Guard's final tour of duty began 18 August 1877 as she recommissioned at New York City, Lt. Comdr. F. M. Green commanding. Her mission was to determine by means of the submarine communications cable the longitudes between Lisbon, Madeira, the Cape de Verde Islands, Pernambuco, and Buenos Aires. Sailing from New York 29 October, she reached Lisbon 30 November and remained there until 3 February 1878, when she sailed to Madeira and from there to the Cape de Verde Islands. Her next stop was Porto Grande, St. Vincente, where she delivered a shipment of astronomical equipment for the observatory there before sailing for Rio de Janeiro 20 April.
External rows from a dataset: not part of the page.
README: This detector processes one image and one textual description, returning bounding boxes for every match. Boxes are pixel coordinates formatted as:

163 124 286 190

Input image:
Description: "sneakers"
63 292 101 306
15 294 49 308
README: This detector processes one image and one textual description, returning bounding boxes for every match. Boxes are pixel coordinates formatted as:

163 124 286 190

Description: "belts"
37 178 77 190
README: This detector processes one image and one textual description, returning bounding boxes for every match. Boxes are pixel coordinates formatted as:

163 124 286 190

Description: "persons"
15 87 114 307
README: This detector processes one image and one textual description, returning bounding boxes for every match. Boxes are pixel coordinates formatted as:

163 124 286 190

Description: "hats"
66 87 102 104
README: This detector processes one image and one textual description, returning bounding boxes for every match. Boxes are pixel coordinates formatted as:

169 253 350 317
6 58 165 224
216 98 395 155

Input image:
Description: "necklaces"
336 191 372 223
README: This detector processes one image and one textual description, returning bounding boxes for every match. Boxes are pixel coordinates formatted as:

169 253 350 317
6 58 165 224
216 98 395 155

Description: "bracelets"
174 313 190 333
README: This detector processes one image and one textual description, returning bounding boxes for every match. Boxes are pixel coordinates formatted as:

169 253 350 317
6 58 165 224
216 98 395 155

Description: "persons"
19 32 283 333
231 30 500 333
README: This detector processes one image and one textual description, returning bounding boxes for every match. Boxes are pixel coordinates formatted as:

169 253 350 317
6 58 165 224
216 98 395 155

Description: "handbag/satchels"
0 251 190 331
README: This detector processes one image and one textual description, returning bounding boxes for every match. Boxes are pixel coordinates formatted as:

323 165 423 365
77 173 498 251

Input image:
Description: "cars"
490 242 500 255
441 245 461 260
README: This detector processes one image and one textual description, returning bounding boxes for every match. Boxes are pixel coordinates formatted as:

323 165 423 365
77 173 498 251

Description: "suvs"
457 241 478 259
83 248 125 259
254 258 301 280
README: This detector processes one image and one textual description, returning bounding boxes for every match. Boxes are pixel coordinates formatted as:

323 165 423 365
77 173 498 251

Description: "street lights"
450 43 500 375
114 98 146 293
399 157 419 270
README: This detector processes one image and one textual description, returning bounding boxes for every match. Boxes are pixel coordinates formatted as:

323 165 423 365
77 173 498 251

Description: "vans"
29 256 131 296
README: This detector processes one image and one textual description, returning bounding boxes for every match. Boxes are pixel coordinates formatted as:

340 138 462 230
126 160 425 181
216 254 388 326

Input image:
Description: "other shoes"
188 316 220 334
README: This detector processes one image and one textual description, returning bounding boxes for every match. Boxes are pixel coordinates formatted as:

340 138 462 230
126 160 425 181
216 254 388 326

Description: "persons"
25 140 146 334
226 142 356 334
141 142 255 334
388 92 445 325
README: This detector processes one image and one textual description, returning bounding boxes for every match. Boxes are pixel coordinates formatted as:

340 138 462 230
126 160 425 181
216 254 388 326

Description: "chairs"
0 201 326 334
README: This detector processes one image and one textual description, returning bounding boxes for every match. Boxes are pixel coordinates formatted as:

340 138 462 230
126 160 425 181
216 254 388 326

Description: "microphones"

Arriving there 1 June, Guard conducted further astronomical surveys of the Brazilian coast until, her work completed, she sailed for Portsmouth, New Hampshire, arriving there via Norfolk on 4 December. She decommissioned 15 December 1878 and was laid up in ordinary until 27 September 1883, when she was sold to C. A. Williams & Co. of New London, Connecticut.